**Tasks for this exercise**
1. In the mailing-list message about SIGQUIT and archiver child processes, rewrite the paragraph that begins "After investigation, the mechanism" as a shorter version that keeps its main facts.
2. Continue the mailing-list message about SIGQUIT and archiver child processes from its last line.

**Text**
**********

Re: SIGQUIT on archiver child processes maybe not such a hot idea?

From: Stephen Frost <sfrost(at)snowman(dot)net>
To: Michael Paquier <michael(at)paquier(dot)xyz>
Cc: "Tsunakawa, Takayuki" <tsunakawa(dot)takay(at)jp(dot)fujitsu(dot)com>, 'Tom Lane' <tgl(at)sss(dot)pgh(dot)pa(dot)us>, "pgsql-hackers(at)lists(dot)postgresql(dot)org" <pgsql-hackers(at)lists(dot)postgresql(dot)org>
Subject: Re: SIGQUIT on archiver child processes maybe not such a hot idea?
Date: 2019-09-03 19:43:37
Message-ID: 20190903194337.GV16436@tamriel.snowman.net
Views: Raw Message | Whole Thread | Download mbox | Resend email
Thread:
Lists: pgsql-hackers

Greetings,

* Michael Paquier (michael(at)paquier(dot)xyz) wrote:
> On Mon, Sep 02, 2019 at 12:27:09AM +0000, Tsunakawa, Takayuki wrote:
> > From: Tom Lane [mailto:tgl(at)sss(dot)pgh(dot)pa(dot)us]
> >> After investigation, the mechanism that's causing that is that the
> >> src/test/recovery/t/010_logical_decoding_timelines.pl test shuts
> >> down its replica server with a mode-immediate stop, which causes
> >> that postmaster to shut down all its children with SIGQUIT, and
> >> in particular that signal propagates to a "cp" command that the
> >> archiver process is executing. The "cp" is unsurprisingly running
> >> with default SIGQUIT handling, which per the signal man page
> >> includes dumping core.

**********

**Information shown**
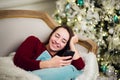 Young woman checking out her text messages on mobile phone as she liyng sofa in front of the Christmas tree at home. Royalty Free Stock Photo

**********

**Answers in order**
1. The recovery test src/test/recovery/t/010_logical_decoding_timelines.pl stops its replica server with a mode-immediate stop. That makes the postmaster send SIGQUIT to all its children, and the signal reaches a "cp" command that the archiver process is running. The "cp" uses default SIGQUIT handling, which, per the signal man page, includes dumping core.

2.
> >
> > We've experienced this (core dump in the data directory by an
> > archive command) years ago. Related to this, the example of using
> > cp in the PostgreSQL manual is misleading, because cp doesn't
> > reliably persist the WAL archive file.
>
> The previous talks about having pg_copy are still where they were a
> couple of years ago as we did not agree on which semantics it should
> have. If we could move forward with that and update the documentation
> from its insanity that would be great and... The signal handling is
> something else we could customize in a more favorable way with the
> archiver. Anyway, switching from something else than SIGQUIT to stop
> the archiver will not prevent any other tools from generating core
> dumps with this other signal.

Any tools being used for archive command (which should basically be
things designed to be used as such and certainly not cp...) should be
prepared to handle what PG ends up doing here. I don't think we should
change to a different signal because it'll make 'cp' do something
different. If there's a good reason to use a different signal, great.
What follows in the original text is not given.